Novel amino-functionalized graphene crosslinked collagen based nerve conduit having appropriate electric (3.8±0.2 mSiemens/cm) and mechanical cues (having young modulus value of 100-347 kPa) for stem cell transplantation and neural tissue regeneration was fabricated using cryogelation. The developed conduit has shown sufficiently high porosity with interconnectivity between the pores. Raman spectroscopy analysis revealed the increase in orderliness and crosslinking of collagen molecules in the developed cryogel due to the incorporation of amino-functionalized graphene. BM-MSCs grown on graphene collagen cryogels have shown enhanced expression of CD90 and CD73 gene upon electric stimulation (100 mV/mm) contributing towards maintaining their stemness. Furthermore, an increased secretion of ATP from BM-MSCs grown on graphene collagen cryogel was also observed upon electric stimulation that may help in regeneration of neurons and immuno-modulation. Neuronal differentiation of BM-MSCs on graphene collagen cryogel in the presence of electric stimulus showed enhanced expression of MAP-2 kinase and β-tubulin III. Immunohistochemistry studies have also demonstrated the improved neuronal differentiation of BM-MSCs. BM-MSCs grown on electro-conductive collagen cryogels under inflammatory microenvironment in vitro showed high indoleamine 2,3 dioxygenase activity. Moreover, Macrophages cells grown on graphene collagen cryogels have shown high CD206 (M2) and CD163 (M2) and low CD86 (M1) gene expression demonstrating M2 polarization of macrophages, which may aid in tissue repair. In an organotypic culture, the developed cryogel conduit has supported cellular growth and migration from adult rat spinal cord. Thus, this novel electro-conductive graphene collagen cryogels have potential for suppressing the neuro-inflammation and promoting the neuronal cellular migration and proliferation, which is a major barrier during the spinal cord regeneration.
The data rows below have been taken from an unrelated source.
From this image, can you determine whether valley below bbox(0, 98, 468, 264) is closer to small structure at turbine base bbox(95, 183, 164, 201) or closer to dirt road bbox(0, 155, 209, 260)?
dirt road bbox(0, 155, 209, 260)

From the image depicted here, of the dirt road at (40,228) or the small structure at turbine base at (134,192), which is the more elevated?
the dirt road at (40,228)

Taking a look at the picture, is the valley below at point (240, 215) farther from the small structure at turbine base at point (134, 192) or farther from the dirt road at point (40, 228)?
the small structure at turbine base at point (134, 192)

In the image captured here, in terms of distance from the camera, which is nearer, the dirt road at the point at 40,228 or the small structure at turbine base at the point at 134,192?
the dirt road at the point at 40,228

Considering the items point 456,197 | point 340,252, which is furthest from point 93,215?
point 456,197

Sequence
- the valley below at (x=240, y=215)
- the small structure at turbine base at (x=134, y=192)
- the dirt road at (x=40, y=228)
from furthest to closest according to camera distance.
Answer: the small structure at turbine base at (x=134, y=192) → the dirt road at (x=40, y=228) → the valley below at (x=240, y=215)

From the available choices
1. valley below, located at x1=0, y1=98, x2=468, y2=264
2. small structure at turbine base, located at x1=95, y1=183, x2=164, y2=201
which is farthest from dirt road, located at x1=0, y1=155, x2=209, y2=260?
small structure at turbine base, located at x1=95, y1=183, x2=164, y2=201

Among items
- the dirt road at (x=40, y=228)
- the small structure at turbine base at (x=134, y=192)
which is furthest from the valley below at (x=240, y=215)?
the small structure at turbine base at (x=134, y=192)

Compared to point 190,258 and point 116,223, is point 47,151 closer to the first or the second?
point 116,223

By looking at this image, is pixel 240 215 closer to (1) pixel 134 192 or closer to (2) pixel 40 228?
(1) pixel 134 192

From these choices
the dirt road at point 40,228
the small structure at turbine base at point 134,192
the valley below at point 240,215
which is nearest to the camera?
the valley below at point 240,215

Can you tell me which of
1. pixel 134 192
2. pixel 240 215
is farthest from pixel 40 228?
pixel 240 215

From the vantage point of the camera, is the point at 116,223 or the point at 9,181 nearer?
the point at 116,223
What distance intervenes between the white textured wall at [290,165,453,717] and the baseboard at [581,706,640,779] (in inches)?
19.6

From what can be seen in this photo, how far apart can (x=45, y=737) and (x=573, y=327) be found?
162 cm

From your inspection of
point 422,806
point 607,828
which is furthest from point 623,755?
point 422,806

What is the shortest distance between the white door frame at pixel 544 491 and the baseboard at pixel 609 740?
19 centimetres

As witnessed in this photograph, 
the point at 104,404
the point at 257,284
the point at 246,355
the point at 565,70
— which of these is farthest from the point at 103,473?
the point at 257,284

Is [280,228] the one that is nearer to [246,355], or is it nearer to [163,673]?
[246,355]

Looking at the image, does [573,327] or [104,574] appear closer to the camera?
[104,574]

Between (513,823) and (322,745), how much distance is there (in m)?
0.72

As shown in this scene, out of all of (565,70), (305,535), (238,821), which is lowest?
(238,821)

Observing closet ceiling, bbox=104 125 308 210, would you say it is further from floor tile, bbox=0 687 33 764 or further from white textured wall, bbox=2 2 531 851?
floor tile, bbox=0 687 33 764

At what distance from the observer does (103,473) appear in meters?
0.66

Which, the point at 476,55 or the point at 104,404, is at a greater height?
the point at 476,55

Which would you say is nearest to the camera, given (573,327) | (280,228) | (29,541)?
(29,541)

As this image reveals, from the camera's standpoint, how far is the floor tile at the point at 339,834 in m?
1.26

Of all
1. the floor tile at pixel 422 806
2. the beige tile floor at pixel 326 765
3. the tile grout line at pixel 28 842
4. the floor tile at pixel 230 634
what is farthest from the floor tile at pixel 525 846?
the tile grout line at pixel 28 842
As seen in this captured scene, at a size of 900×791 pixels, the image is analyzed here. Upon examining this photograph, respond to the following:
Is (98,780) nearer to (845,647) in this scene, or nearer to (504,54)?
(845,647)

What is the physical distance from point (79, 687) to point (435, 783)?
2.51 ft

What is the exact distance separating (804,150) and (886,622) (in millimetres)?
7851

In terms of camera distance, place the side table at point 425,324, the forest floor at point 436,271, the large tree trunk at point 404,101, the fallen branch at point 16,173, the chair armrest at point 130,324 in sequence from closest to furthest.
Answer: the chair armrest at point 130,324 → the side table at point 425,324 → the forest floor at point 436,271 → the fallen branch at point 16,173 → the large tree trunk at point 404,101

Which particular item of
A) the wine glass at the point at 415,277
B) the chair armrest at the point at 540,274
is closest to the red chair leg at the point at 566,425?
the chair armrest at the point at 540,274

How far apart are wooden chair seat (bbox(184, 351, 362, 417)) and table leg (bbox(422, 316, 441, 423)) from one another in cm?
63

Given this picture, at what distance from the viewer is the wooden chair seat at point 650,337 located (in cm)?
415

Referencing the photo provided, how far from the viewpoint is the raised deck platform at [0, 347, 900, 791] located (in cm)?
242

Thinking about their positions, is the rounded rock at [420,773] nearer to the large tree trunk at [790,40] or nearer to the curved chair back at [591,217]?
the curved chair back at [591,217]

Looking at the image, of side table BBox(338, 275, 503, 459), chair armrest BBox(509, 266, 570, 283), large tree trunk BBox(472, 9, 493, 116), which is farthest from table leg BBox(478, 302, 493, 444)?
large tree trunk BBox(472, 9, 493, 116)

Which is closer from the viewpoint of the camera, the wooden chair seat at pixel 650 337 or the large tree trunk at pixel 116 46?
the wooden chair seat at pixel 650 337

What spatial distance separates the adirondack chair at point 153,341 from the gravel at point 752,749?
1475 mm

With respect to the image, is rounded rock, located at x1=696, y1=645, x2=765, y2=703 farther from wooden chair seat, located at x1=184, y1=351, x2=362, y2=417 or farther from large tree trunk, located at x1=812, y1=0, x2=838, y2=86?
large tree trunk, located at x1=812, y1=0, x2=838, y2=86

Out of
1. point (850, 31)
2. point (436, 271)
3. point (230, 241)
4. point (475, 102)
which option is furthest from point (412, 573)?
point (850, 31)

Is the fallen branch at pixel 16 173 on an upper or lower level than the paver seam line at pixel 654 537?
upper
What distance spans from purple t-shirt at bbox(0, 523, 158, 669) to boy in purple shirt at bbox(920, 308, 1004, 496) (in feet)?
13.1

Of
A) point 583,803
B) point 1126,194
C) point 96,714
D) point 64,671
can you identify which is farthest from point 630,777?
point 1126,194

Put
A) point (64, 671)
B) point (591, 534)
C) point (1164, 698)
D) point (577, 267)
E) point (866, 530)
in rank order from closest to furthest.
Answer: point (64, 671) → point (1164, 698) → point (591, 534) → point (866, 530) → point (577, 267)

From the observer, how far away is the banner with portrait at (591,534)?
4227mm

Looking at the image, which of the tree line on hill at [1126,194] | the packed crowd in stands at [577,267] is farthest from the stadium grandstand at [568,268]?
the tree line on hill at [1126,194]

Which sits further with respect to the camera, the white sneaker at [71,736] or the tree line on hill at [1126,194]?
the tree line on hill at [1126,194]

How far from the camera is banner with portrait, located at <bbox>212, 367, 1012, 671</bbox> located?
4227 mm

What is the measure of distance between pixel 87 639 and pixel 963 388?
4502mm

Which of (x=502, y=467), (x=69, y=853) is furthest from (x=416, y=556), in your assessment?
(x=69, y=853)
使用冷冻凝胶法制备了具有合适的电信号（3.8±0.2 mSiemens / cm）和机械信号（具有100-347 kPa的年轻模量值）的新型氨基官能化石墨烯交联胶原蛋白神经导管，用于干细胞移植和神经组织再生。发达的导管显示出足够高的孔隙度，且孔隙之间具有互连性。拉曼光谱分析显示，由于掺入了氨基官能化的石墨烯，所开发的冷冻凝胶中胶原分子的有序性和交联性增加。生长在石墨烯胶原蛋白冷冻凝胶上的BM-MSC在电刺激（100 mV / mm）后显示出CD90和CD73基因的表达增强，有助于维持其干性。此外，在电刺激下，还观察到生长在石墨烯胶原冷冻凝胶上的BM-MSC的ATP分泌增加，这可能有助于神经元的再生和免疫调节。在电刺激下，石墨烯胶原冷冻凝胶上的BM-MSC的神经元分化显示MAP-2激酶和β-微管蛋白III的表达增强。免疫组织化学研究还证明了BM-MSC的神经元分化得到改善。炎性微环境下在导电胶原蛋白凝胶上生长的BM-MSC 免疫组织化学研究还证明了BM-MSC的神经元分化得到改善。炎性微环境下在导电胶原蛋白凝胶上生长的BM-MSC 免疫组织化学研究还证明了BM-MSC的神经元分化得到改善。炎性微环境下在导电胶原蛋白凝胶上生长的BM-MSC体外显示出高吲哚胺2，3双加氧酶活性。此外，生长在石墨烯胶原蛋白冷冻凝胶上的巨噬细胞已经显示出高CD206（M2）和CD163（M2）和低CD86（M1）基因表达，表明巨噬细胞M2极化，这可能有助于组织修复。在器官型培养中，发达的冷冻凝胶导管支持了成年大鼠脊髓的细胞生长和迁移。因此，这种新颖的导电石墨烯胶原蛋白冷冻凝胶具有抑制神经炎症和促进神经元细胞迁移和增殖的潜力，这是脊髓再生期间的主要障碍。